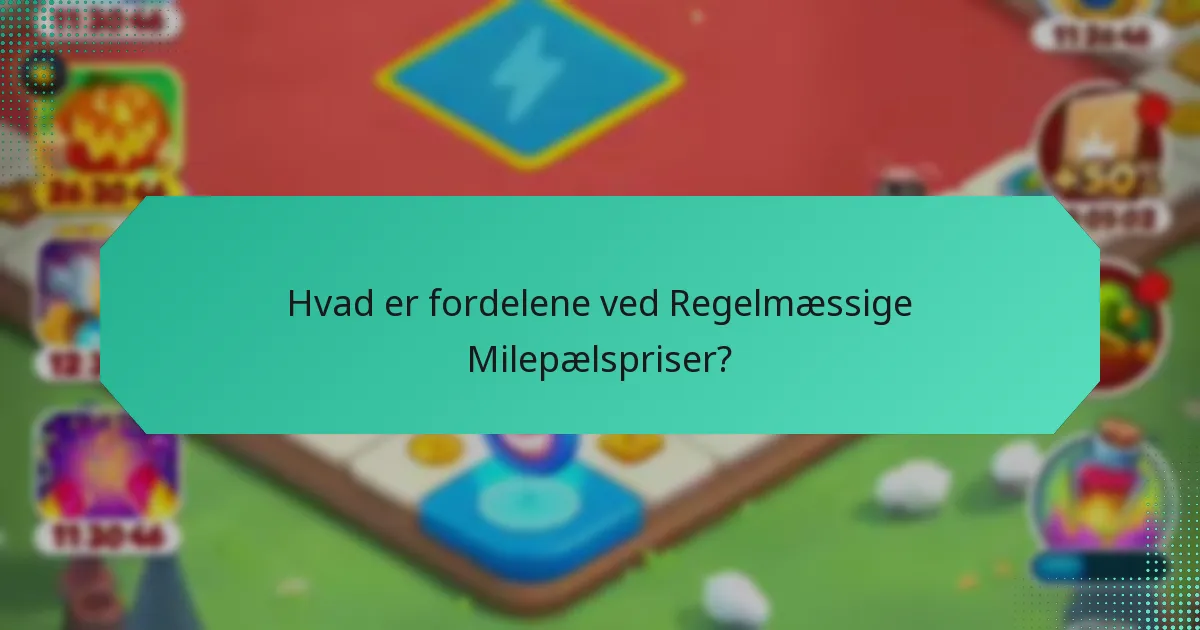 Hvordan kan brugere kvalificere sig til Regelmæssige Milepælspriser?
---
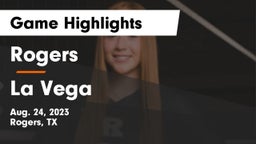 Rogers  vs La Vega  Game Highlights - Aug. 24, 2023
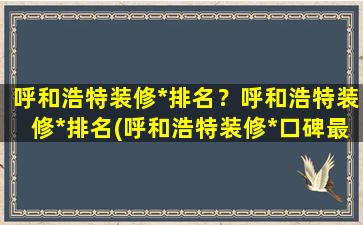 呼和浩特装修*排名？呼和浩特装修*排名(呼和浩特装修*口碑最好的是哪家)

# DIRECTIONS FOR THIS TASK:
What is needed is an exact copy of only the lines above from the one with "Aug. 24, 2023" to the one with "呼和浩特装修*排名？呼和浩特装修*排名(呼和浩特装修*口碑最好的是哪家)", both kept, with every picture left out.

# EXERCISE SOLUTION:
 Rogers  vs La Vega  Game Highlights - Aug. 24, 2023
 呼和浩特装修*排名？呼和浩特装修*排名(呼和浩特装修*口碑最好的是哪家)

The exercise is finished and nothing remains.